Тем более с рекогносцировкой в полку была беда, и ему проще было изобразить, что он воспитывает меня, чем арестовывать и ждать нового топографа.
– Потом, Соловьев, – вздохнул он, – потом сострадание и умиротворение. Опять хотите всего сразу. Пока мы окружены, надо беспощадно выявлять предателей. Помните, как казалось, что пора умиротвориться? Даже товарищ Сталин поверил и выступил, что жить стало веселее и надо вожжи приотпустить. И что мы получили? Наросла контрреволюция! Изолировать тех, кто по жизни при царе тоскует, – необходимость. Как и случайных, разочаровавшихся коммунистов – такие разлагают партию. Без очищения не создашь нового человека. Когда нет гнета своих желаний и воля следует за партийными нуждами – только тогда можно достичь настоящей свободы. Всегда будут отщепенцы и патологические эгоисты, но в целом, лейтенант, от прогресса не сбежишь. Потому и умирать не страшно, и драться до конца будем. За будущее человеков воюем…
Вскоре с обозом приехали запрошенные мной мензула, штатив, рейки, планшет, краски, кисти, тушь, кривоножка и даже блокноты для абрисов. Где-то с неделю мы снимали участки недалеко от ближайшей деревни, Белебелки. Лошади вязли в снегу. Близнецы сплели лямки, похожие на сбруи, и скользили на лыжах, закинув на спины деревянные ящики, где покоились в ложементах приборы. От них, в общем, и не требовалось большего – разве что стоять, сменяя друг друга, если замерзли, и держать рейку, пока я двигался от пикета к пикету и правил план прямо на столике. После возвращения я брел в блиндаж к разведчикам, дорабатывал карандашный набросок красками и отдавал им готовую карту. Оставался лишь один участок.

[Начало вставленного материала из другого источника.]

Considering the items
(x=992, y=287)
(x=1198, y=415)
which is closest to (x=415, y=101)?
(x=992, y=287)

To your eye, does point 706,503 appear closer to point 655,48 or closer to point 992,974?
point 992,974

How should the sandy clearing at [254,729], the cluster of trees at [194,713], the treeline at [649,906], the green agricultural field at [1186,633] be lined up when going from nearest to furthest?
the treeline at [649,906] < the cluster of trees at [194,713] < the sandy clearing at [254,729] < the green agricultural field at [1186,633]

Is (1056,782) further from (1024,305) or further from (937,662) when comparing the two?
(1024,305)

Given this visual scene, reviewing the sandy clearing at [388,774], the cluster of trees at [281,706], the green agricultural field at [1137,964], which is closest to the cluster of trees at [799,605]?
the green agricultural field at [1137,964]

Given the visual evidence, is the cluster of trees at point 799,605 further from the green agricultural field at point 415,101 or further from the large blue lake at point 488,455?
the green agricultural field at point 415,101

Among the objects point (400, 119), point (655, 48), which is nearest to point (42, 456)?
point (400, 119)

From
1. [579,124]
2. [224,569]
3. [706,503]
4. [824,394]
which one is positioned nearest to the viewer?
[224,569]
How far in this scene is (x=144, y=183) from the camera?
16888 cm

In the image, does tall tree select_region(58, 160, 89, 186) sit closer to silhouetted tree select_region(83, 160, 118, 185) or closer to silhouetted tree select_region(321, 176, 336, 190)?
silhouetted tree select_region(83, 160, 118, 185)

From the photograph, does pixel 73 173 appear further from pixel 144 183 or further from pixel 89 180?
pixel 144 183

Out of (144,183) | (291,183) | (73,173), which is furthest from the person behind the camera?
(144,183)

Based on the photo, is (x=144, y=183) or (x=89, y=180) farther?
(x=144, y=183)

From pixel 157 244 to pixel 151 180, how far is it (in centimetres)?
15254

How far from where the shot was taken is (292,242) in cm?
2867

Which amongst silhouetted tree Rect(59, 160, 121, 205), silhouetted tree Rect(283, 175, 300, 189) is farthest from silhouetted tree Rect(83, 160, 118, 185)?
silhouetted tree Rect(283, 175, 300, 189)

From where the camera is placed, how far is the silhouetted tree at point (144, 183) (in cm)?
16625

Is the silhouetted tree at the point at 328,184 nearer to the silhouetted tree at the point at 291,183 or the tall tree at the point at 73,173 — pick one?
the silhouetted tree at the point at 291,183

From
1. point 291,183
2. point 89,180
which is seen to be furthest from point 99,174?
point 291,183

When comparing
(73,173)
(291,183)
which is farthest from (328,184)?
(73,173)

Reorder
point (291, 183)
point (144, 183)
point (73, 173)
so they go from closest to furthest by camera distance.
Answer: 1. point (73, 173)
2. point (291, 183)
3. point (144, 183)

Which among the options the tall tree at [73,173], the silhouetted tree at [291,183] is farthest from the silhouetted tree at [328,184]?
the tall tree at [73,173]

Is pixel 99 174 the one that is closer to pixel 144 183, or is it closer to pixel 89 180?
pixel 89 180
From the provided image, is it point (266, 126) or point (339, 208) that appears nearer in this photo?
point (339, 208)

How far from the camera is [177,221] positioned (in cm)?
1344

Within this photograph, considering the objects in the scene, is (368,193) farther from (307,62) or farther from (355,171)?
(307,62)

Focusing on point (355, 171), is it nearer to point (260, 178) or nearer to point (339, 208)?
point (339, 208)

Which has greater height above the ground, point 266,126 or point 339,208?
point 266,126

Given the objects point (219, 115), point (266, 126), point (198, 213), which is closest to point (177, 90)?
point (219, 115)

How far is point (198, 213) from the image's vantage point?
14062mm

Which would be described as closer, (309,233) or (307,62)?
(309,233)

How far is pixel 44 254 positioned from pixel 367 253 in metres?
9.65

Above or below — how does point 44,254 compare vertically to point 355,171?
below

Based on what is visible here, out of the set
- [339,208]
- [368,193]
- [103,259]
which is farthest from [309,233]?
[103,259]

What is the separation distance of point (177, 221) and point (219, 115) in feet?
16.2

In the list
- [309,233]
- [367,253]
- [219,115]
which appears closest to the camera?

Потеплело, снег стал утаптываться ударом подошвы, и запахло хвоей. Лыжная мазь давно кончилась, поэтому мы вышли затемно и покатились медленно, с руганью. Болото, схожее очертаниями с запятой, мы разыскали быстро – оно не слишком отличалось от того, что картограф нарисовал тридцать лет назад. Расставив братьев с рейками, я настраивал мензулу, вдыхал воздух марта и крутил регулировочный винт, когда сразу с нескольких сторон ударил и разошелся оглушающими раскатами гром. Спустя секунды тишины где-то близко, за перелеском, взорвались снаряды и встала на дыбы земля. Костя и Полуект бежали ко мне, проваливаясь и падая.